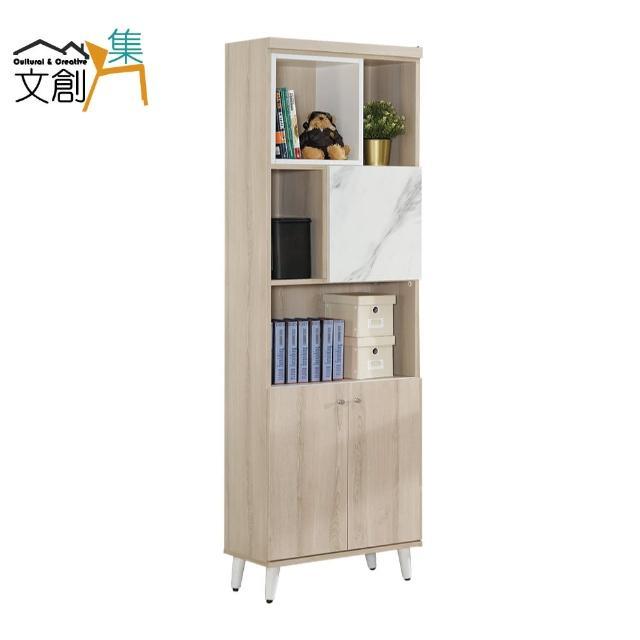 【文創集】扎爾 雙色2尺二門書櫃/收納櫃
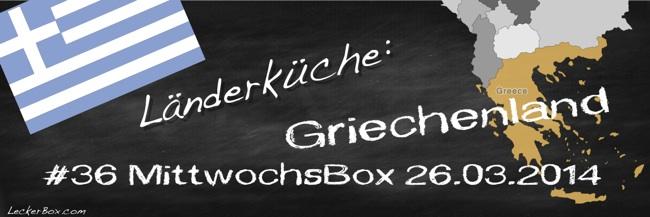 wpid-Laenderkueche-Griechenland-2014-03-20-07-001.jpg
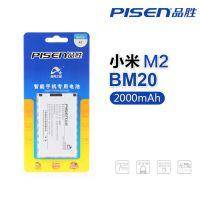 品胜BM20电池BM10手机电池 全国联保1年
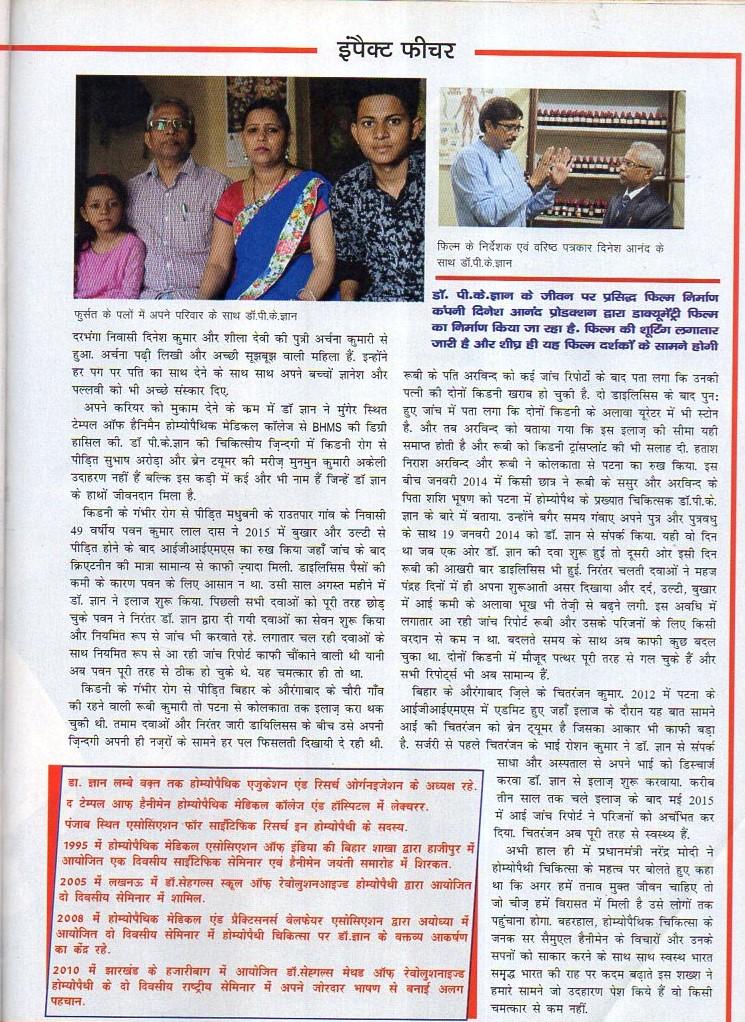 dr pkgyan achievements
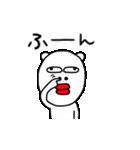 てきとうぐま(個別スタンプ:07)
▬▬▬▬▬▬▬▬▬▬
Please write out, exactly, every line from the line with "品胜BM20电池BM10手机电池 全国联保1年" through the final line of the data above, leaving out pictures.

### [Task response]
 品胜BM20电池BM10手机电池 全国联保1年
 dr pkgyan achievements
 てきとうぐま(個別スタンプ:07)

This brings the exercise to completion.